:: Written task ::
Copy the material from the line containing "How big is the" through the line containing "101 centimetres", requests included, and offset every distance value in the answers by adding 46. Leave the pictures out.
* begin *
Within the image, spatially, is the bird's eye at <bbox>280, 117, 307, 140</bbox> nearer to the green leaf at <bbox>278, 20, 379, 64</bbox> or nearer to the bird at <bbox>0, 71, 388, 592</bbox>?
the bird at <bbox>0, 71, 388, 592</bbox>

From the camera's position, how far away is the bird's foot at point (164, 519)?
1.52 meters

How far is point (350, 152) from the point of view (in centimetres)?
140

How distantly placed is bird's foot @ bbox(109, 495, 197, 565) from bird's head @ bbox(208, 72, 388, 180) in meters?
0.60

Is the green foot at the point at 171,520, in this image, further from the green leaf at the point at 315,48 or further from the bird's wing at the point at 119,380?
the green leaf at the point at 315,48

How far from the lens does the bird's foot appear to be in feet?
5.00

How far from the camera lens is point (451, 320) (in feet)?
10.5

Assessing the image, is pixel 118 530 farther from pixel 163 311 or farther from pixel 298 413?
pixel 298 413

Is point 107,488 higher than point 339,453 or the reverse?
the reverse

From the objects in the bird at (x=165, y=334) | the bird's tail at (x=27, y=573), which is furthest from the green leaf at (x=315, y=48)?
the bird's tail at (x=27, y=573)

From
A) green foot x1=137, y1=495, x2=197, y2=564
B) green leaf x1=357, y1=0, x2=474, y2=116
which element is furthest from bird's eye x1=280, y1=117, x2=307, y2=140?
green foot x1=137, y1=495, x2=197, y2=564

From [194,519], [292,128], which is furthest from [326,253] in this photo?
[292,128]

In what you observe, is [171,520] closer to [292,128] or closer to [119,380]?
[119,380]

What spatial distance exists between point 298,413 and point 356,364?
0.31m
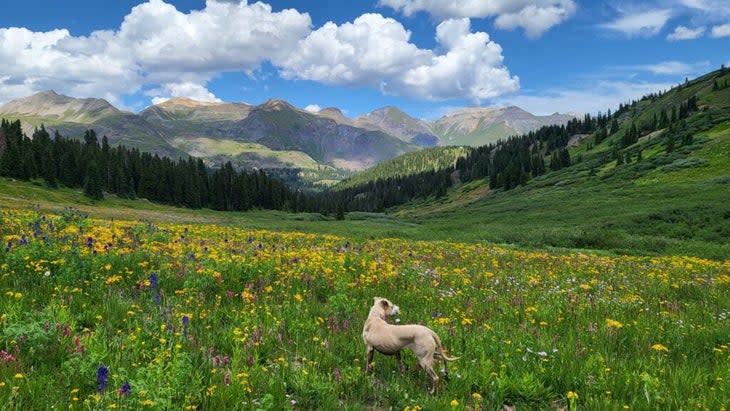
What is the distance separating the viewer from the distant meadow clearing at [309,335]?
489cm

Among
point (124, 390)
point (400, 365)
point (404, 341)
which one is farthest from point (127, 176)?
point (404, 341)

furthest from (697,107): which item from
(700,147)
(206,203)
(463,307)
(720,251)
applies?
(463,307)

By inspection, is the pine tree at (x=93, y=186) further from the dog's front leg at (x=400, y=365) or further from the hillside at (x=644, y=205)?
the dog's front leg at (x=400, y=365)

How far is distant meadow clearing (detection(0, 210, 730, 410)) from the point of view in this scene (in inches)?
193

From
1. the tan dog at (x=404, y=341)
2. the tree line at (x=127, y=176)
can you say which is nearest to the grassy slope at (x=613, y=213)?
the tree line at (x=127, y=176)

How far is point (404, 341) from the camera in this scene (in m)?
5.35

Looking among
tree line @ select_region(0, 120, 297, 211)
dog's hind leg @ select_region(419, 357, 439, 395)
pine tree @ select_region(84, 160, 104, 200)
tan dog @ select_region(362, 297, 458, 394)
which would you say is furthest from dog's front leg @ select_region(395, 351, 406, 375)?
pine tree @ select_region(84, 160, 104, 200)

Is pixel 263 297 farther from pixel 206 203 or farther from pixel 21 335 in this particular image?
pixel 206 203

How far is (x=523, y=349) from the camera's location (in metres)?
6.62

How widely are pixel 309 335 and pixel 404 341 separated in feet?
7.15

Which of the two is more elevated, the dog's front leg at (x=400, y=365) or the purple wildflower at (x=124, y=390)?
the purple wildflower at (x=124, y=390)

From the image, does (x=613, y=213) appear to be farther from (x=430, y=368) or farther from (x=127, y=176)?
(x=127, y=176)

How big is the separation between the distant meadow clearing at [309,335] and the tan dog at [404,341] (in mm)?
262

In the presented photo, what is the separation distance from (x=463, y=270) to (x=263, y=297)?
287 inches
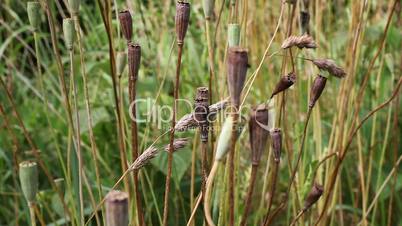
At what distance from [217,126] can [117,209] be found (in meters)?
0.43

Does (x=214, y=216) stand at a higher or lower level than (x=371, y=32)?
lower

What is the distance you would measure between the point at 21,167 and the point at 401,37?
101 centimetres

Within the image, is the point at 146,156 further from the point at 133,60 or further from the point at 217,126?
the point at 217,126

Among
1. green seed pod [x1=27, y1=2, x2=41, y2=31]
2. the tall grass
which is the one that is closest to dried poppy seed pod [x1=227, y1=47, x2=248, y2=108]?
the tall grass

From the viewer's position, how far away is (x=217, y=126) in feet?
2.43

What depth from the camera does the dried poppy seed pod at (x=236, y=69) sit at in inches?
15.1

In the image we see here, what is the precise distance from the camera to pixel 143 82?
4.13 feet

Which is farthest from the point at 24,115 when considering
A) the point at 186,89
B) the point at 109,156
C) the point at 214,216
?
the point at 214,216

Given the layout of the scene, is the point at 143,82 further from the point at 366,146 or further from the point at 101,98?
the point at 366,146

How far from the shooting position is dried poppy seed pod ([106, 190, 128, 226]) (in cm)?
32

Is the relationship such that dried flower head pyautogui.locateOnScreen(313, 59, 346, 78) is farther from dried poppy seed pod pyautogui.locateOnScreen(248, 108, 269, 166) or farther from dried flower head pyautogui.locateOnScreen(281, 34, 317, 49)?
dried poppy seed pod pyautogui.locateOnScreen(248, 108, 269, 166)

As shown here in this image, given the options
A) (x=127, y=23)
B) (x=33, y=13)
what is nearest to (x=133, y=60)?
(x=127, y=23)

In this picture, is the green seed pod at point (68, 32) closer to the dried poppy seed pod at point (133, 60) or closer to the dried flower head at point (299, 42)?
the dried poppy seed pod at point (133, 60)

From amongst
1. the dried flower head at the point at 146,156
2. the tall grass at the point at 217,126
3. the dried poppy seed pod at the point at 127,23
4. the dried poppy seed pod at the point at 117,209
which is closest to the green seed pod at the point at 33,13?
the tall grass at the point at 217,126
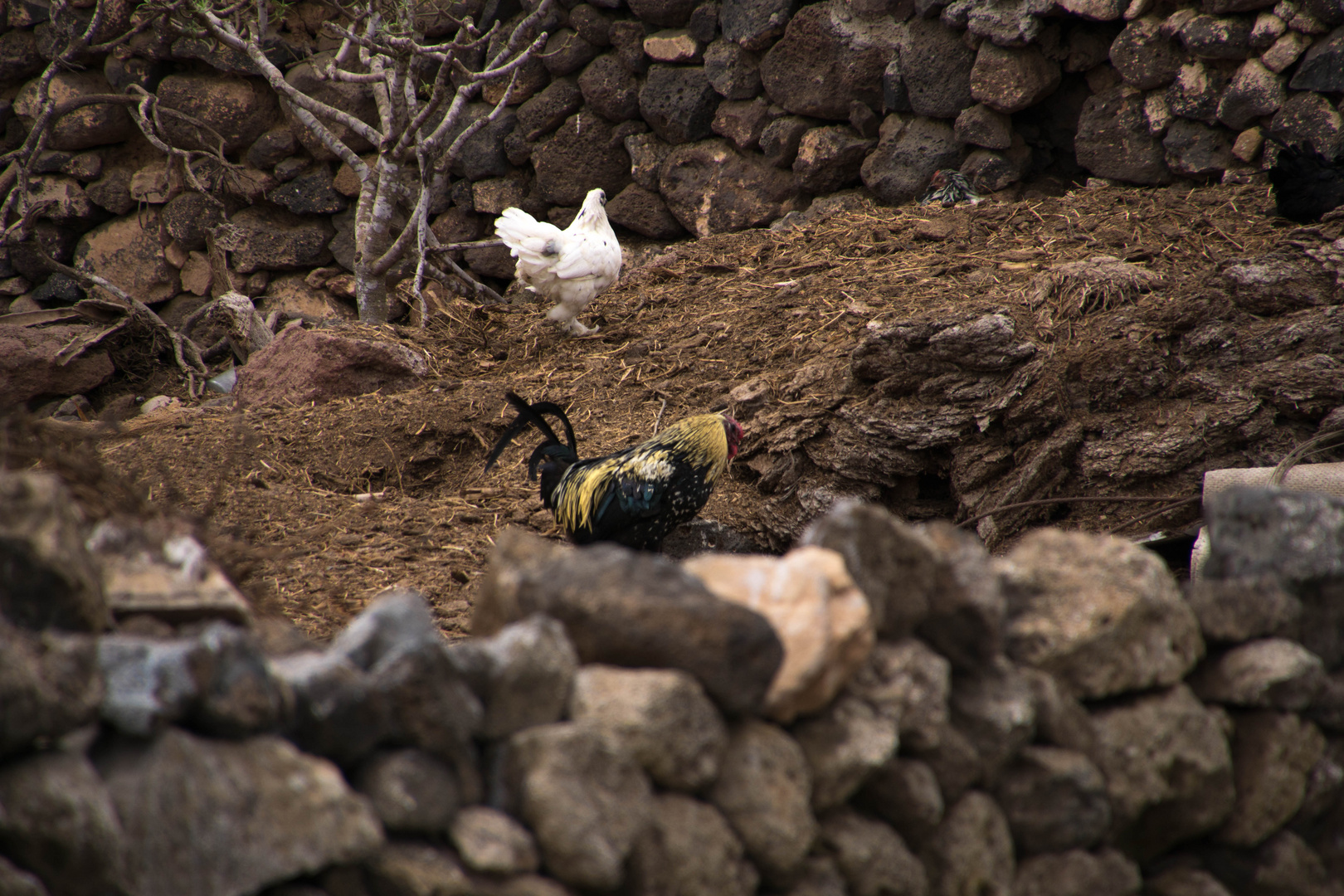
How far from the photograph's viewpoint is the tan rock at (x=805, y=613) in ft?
4.70

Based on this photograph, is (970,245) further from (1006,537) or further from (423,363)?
(423,363)

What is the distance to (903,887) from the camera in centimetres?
152

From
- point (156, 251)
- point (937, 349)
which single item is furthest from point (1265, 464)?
point (156, 251)

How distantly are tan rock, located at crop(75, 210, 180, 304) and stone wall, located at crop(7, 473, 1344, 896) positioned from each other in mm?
8467

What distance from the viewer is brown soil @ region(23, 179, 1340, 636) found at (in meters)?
3.59

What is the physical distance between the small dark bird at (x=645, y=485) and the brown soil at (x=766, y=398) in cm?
43

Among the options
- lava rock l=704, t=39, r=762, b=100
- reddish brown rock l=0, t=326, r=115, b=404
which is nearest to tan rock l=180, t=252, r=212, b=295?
reddish brown rock l=0, t=326, r=115, b=404

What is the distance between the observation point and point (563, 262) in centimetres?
A: 575

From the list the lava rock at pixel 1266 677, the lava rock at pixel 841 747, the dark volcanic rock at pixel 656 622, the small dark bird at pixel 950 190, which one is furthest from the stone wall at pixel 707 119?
the dark volcanic rock at pixel 656 622

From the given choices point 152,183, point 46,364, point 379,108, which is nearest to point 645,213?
point 379,108

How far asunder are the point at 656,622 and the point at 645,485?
2.20 m

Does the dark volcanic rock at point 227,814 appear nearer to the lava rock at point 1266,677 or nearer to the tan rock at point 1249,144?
the lava rock at point 1266,677

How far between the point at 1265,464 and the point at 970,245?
2.34 m

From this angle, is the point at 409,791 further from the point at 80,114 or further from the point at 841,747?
the point at 80,114
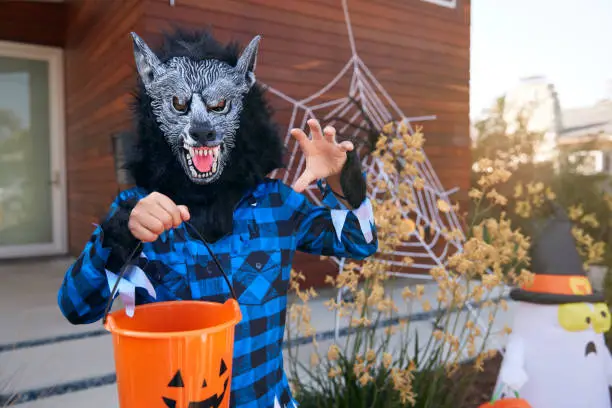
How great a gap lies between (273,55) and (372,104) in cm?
141

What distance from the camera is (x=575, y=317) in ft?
8.00

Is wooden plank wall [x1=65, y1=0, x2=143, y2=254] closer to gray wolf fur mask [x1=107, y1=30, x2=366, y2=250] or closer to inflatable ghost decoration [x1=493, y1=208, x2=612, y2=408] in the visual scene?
gray wolf fur mask [x1=107, y1=30, x2=366, y2=250]

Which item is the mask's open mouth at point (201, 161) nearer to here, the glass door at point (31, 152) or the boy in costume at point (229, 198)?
the boy in costume at point (229, 198)

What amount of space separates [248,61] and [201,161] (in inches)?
14.5

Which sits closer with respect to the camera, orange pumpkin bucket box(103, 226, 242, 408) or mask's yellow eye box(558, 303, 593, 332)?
orange pumpkin bucket box(103, 226, 242, 408)

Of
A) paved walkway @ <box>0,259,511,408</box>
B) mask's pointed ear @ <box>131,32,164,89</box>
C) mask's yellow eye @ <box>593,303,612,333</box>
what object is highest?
mask's pointed ear @ <box>131,32,164,89</box>

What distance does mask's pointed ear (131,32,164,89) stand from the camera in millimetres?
1409

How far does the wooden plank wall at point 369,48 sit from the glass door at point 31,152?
3.77 meters

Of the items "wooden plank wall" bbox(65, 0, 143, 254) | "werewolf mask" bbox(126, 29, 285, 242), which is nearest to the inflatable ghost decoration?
"werewolf mask" bbox(126, 29, 285, 242)

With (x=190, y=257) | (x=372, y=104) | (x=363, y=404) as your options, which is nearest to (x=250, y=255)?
(x=190, y=257)

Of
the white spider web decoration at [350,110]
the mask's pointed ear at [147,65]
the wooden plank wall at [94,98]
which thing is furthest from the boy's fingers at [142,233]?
the white spider web decoration at [350,110]

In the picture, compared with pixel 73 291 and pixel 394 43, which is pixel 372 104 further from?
pixel 73 291

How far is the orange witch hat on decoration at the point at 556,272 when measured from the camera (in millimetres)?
2475

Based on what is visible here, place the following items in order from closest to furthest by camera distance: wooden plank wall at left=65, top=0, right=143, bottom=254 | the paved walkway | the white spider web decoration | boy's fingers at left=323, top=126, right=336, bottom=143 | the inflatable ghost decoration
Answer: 1. boy's fingers at left=323, top=126, right=336, bottom=143
2. the inflatable ghost decoration
3. the paved walkway
4. wooden plank wall at left=65, top=0, right=143, bottom=254
5. the white spider web decoration
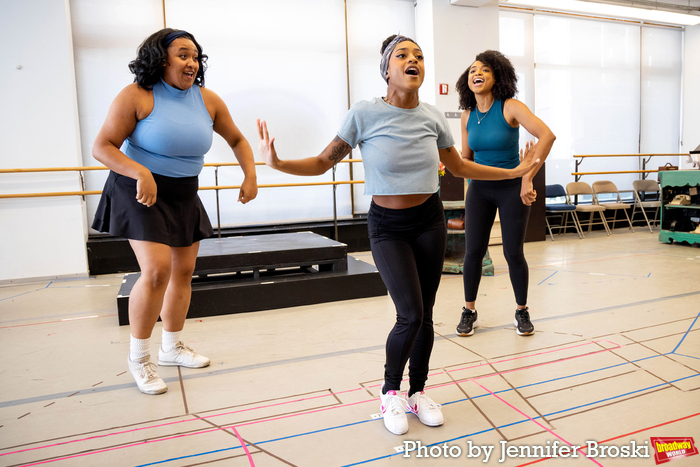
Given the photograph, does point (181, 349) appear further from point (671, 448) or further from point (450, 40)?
point (450, 40)

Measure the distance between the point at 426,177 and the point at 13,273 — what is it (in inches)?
174

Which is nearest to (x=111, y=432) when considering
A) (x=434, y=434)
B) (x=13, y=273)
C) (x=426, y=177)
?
(x=434, y=434)

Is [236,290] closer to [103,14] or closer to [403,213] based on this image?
[403,213]

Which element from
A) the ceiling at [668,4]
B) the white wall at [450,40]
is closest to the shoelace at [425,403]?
the white wall at [450,40]

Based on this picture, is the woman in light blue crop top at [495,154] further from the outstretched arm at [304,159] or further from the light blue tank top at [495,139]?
the outstretched arm at [304,159]

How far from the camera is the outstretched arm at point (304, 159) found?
150 centimetres

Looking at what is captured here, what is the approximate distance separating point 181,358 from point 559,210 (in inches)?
218

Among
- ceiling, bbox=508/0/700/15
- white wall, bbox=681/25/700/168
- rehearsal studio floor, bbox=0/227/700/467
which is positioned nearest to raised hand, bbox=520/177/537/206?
rehearsal studio floor, bbox=0/227/700/467

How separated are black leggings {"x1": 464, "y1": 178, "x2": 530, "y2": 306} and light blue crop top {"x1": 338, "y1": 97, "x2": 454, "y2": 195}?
991mm

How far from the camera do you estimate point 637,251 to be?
17.4ft

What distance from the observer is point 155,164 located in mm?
1924

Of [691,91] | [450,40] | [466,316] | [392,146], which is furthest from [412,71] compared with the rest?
[691,91]

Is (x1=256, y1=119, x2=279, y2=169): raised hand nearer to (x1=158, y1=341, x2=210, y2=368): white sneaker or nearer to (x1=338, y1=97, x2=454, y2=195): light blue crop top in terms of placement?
(x1=338, y1=97, x2=454, y2=195): light blue crop top

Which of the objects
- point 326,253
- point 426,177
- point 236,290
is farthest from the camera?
point 326,253
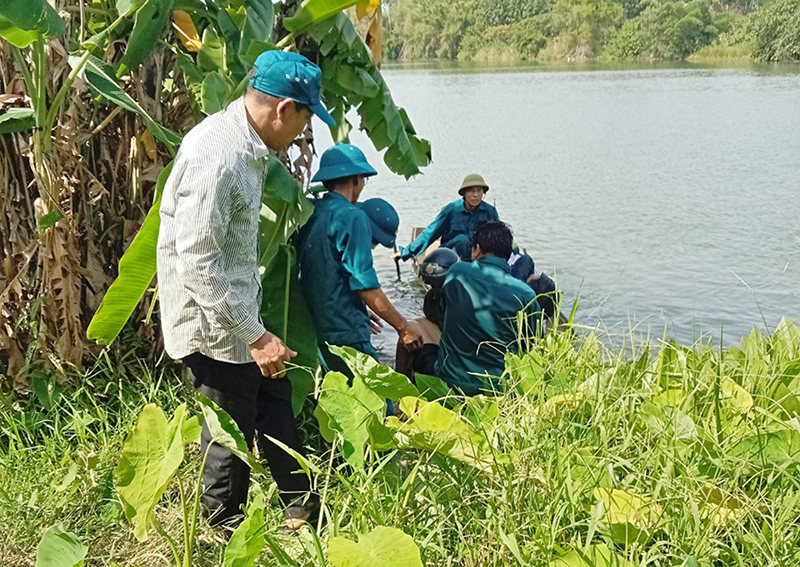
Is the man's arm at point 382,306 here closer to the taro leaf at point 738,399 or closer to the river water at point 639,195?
the river water at point 639,195

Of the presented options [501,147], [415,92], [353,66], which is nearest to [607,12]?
[415,92]

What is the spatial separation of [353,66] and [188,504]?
92.6 inches

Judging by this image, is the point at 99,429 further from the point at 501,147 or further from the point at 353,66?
the point at 501,147

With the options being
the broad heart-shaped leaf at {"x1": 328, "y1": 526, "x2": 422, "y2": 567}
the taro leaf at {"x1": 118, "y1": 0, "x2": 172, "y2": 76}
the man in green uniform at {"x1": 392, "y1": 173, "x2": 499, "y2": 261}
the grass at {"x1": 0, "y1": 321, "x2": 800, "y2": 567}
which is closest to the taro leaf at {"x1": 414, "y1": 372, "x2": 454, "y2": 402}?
the grass at {"x1": 0, "y1": 321, "x2": 800, "y2": 567}

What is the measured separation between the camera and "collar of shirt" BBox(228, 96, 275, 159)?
2.74m

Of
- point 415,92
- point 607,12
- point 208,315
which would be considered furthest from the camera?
point 607,12

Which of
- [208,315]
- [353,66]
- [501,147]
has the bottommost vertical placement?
[501,147]

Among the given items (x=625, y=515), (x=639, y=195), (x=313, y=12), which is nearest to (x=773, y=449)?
(x=625, y=515)

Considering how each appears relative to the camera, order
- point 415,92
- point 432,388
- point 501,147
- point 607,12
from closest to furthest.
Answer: point 432,388 → point 501,147 → point 415,92 → point 607,12

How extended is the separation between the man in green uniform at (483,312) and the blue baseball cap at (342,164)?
78 cm

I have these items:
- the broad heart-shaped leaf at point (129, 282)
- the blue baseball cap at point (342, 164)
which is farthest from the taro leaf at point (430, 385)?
the broad heart-shaped leaf at point (129, 282)

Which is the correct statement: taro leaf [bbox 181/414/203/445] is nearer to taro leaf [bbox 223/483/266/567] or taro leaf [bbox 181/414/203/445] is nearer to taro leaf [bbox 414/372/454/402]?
taro leaf [bbox 223/483/266/567]

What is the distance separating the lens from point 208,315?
8.80 feet

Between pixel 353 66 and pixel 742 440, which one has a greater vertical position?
pixel 353 66
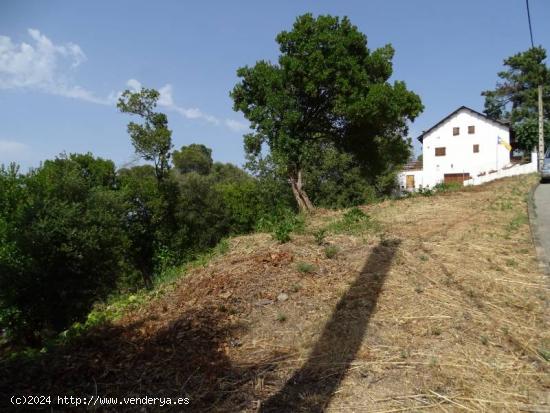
* end *
:: Complete answer ::
How big is the separation between the distant meadow clearing at [309,335] and the tan dog at [404,341] (in mm)?
308

In the presented photo, what is the separation distance from (x=463, y=270) to (x=263, y=297)?
333 inches
At what distance from [217,126] can [117,209] be found (in meters)?
46.43

Does (x=214, y=216) stand at a higher or lower level than (x=371, y=32)?
lower

What is the distance you would measure between the point at 21,167 and the point at 401,37?
147 centimetres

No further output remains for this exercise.